Answer: Generally speaking, no, the dead do not miss the living. I know that sounds horrible, but let’s look at death from their perspective so you’ll understand why they don’t miss us like we miss them.
When your loved one dies, he’s greeted on the other side by loved ones who have crossed over before him. He goes back to the light of Divine Love. To say he’s in a better place is an understatement. He’s happy, blissful even. It’s as exciting as winning the lottery. He goes through his life review, understanding and comprehending the lessons and experiences he had in life. He makes peace with himself, and crosses right on over into bliss.
The dead are aware, however, that those of us left behind are having a much harder time dealing with what we perceive as a loss, because we, the living, think the person is gone to a galaxy far, far away. Our dead loved ones try to get our attention, to let us know they are just fine and playing Bingo in the sky with your old dog, uh … Bingo. For them it’s like looking through one way glass where they can see us but we can’t see them. So they wave their arms, stomp up and down, scream to us, but we can’t hear them. How frustrating do you think that is for them?
So next they try getting our attention in other ways. They send us dreams telling us they’re fine. We discount those as “just dreams.” They knock pictures off the wall. We discount those as the house settling or the kids running amok. They waft specific smells our way. “Does anyone smell freesia? Didn’t grandma like freesias? Weird.” They put significant songs on the radio, drop change in front of our feet, make the rocking chair rock all by itself, and we chalk it all up to imagination or wishful thinking. So finally they just sit and hold us with their incorporeal arms, trying to comfort us physically without a physical body to do it with.
And they listen. They listen to our prayers and eulogies, our anger, our sadness. And they watch. They watch us cry, sleep, and cry some more. They watch us slowly put our lives back together. They feel joy when we have a victory over our grief.

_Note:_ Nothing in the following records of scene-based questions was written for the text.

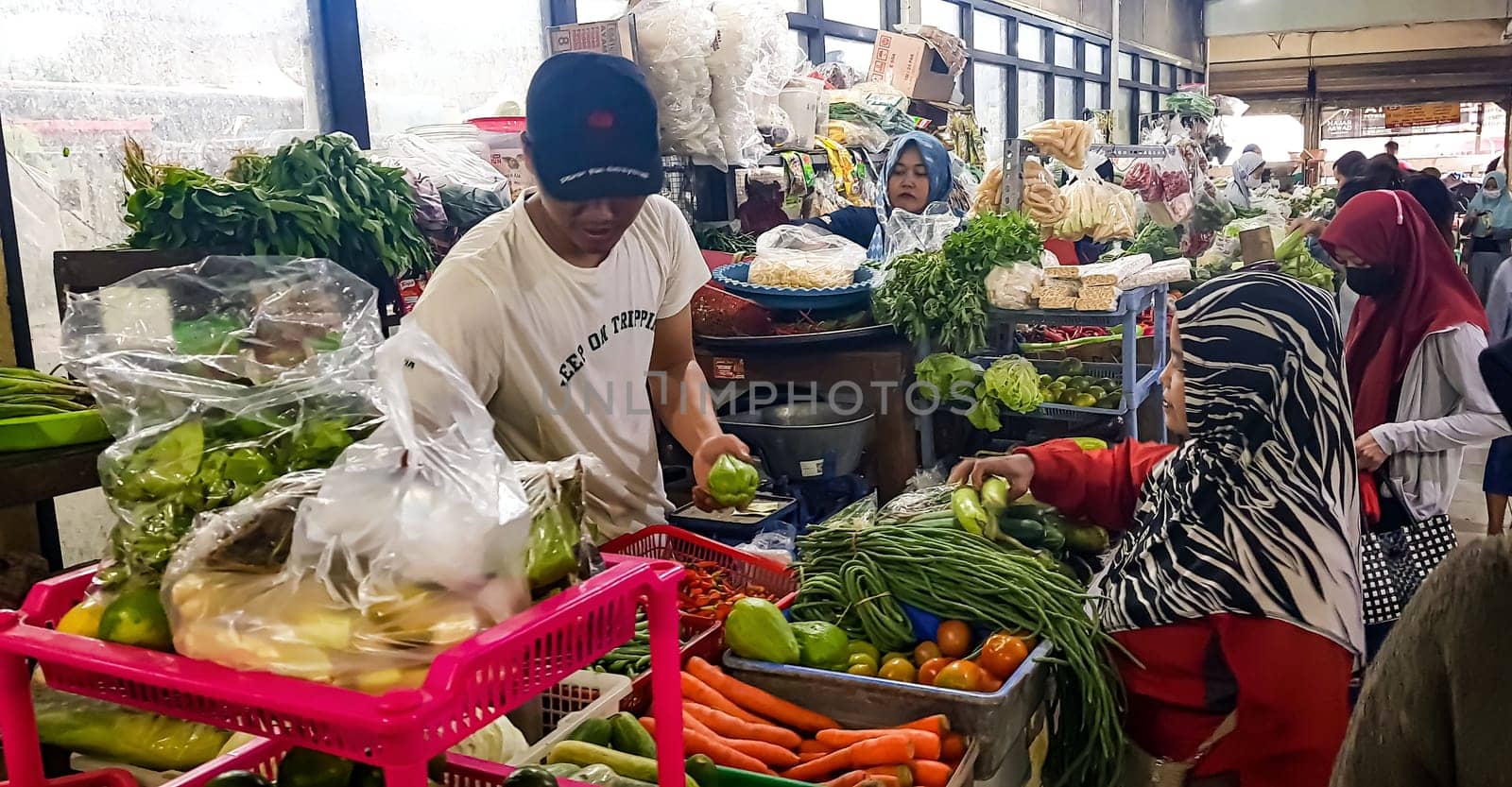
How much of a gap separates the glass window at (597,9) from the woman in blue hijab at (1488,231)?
810 centimetres

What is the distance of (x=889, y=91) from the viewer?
270 inches

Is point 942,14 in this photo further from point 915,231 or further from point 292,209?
point 292,209

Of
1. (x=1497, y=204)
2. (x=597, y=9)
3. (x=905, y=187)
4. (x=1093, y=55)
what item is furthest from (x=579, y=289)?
(x=1093, y=55)

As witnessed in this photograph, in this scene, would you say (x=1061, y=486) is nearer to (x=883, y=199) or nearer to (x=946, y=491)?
(x=946, y=491)

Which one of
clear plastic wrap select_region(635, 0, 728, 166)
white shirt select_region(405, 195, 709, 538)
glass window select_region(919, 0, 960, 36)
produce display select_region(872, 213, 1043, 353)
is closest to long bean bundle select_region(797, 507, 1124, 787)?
white shirt select_region(405, 195, 709, 538)

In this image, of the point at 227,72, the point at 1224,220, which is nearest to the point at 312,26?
the point at 227,72

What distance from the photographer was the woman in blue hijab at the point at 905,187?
206 inches

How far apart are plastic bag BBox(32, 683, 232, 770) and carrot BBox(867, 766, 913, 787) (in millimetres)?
1033

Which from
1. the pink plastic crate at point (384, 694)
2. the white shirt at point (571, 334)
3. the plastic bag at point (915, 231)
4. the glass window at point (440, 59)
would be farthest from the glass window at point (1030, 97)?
the pink plastic crate at point (384, 694)

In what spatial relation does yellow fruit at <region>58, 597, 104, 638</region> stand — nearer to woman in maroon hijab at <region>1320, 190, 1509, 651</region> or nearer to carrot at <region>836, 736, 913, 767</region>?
carrot at <region>836, 736, 913, 767</region>

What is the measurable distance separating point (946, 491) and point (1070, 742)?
837 millimetres

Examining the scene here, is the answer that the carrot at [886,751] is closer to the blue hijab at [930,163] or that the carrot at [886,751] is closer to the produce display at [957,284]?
the produce display at [957,284]

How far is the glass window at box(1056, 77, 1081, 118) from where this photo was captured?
13.1m

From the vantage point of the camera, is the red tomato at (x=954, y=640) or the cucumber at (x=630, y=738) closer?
the cucumber at (x=630, y=738)
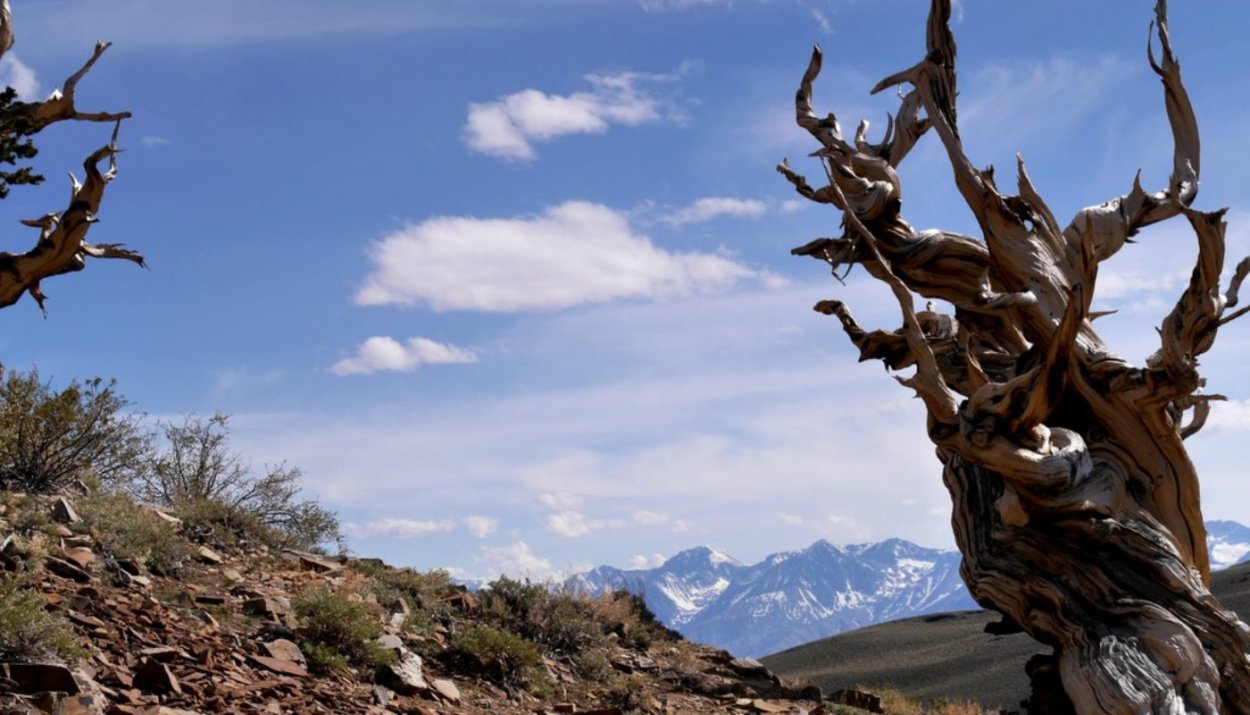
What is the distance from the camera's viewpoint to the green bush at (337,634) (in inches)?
359

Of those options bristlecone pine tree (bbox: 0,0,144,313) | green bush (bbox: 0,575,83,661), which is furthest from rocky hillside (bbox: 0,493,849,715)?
bristlecone pine tree (bbox: 0,0,144,313)

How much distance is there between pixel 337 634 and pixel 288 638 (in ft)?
1.31

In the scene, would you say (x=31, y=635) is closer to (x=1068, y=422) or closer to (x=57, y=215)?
(x=57, y=215)

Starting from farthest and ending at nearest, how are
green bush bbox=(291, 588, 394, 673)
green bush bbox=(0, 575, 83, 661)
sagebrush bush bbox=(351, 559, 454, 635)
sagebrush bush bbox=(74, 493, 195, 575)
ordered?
sagebrush bush bbox=(351, 559, 454, 635) → sagebrush bush bbox=(74, 493, 195, 575) → green bush bbox=(291, 588, 394, 673) → green bush bbox=(0, 575, 83, 661)

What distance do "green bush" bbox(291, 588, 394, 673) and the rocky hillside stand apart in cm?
1

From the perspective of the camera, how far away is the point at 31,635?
7.26 metres

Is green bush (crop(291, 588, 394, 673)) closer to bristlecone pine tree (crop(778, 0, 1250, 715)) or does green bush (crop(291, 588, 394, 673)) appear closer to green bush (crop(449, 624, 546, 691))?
green bush (crop(449, 624, 546, 691))

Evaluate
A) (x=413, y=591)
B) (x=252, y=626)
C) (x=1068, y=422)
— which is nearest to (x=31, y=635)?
(x=252, y=626)

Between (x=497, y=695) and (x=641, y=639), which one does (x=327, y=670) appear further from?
(x=641, y=639)

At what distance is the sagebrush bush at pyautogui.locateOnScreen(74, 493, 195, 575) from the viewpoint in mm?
10648

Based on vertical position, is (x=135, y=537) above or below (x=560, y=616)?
above

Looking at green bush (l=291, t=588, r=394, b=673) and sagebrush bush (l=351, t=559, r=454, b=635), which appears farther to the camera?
sagebrush bush (l=351, t=559, r=454, b=635)

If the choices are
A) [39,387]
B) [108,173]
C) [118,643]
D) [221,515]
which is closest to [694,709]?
[118,643]

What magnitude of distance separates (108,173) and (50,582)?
325cm
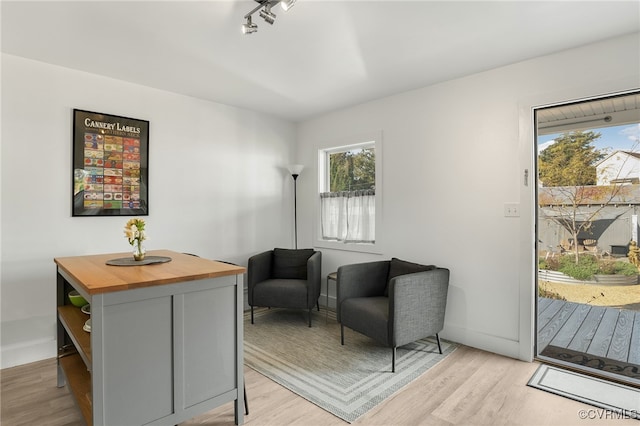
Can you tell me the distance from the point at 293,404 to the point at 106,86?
3.20m

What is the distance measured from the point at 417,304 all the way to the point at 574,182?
5.50 feet

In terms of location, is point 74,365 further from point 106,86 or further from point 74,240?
point 106,86

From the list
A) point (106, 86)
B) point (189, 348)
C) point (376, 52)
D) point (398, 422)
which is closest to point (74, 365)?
point (189, 348)

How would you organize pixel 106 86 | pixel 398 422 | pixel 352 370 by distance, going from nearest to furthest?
pixel 398 422 → pixel 352 370 → pixel 106 86

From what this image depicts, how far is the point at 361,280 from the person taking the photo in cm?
321

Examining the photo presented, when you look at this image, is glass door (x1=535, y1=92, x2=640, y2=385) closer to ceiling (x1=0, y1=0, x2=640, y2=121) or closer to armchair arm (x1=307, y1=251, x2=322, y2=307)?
ceiling (x1=0, y1=0, x2=640, y2=121)

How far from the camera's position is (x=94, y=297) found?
1.47m

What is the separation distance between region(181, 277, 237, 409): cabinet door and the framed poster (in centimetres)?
195

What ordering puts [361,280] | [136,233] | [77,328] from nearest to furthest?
[77,328]
[136,233]
[361,280]

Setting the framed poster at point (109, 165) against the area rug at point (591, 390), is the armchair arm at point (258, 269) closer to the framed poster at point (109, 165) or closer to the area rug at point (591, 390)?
the framed poster at point (109, 165)

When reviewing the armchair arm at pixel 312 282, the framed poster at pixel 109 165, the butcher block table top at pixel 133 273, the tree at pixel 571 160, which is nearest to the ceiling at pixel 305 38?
the framed poster at pixel 109 165

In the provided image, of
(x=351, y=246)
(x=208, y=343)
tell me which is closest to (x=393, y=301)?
(x=208, y=343)

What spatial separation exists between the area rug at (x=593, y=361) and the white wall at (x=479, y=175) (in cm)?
29

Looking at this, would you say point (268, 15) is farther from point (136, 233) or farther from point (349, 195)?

But they’re also spending their time getting to know the other side and reconnecting with people there. They realize that no one really dies, we simply transform. This is nothing to be sad about. It’s something wonderful. If the living could remember that the dead are not truly gone, it could lessen our grief. We grieve over our loss, over the loss of their presence in our lives. And yes, that is a real loss, but it is not a complete, never-going-to-see-you-again loss.
Honor the dead. Share your joy and love with them. Cast love energy their way. And try to feel the love energy they’re casting back at you. A medium can help you reconnect, but a medium is unnecessary if you open your heart and remember that the dead don’t leave us, so they don’t miss us. Remember them and cherish your memories. You can keep the connection alive by talking to them and acknowledging their presence at special family events.
They are still there, you can still talk to them, and they still see you and care about you. They know you’re sad, but they know life is an amazing gift and experience, and they want you to enjoy yours to the fullest extent possible. When you’re ready, move on with living your life. You will see your loved ones again.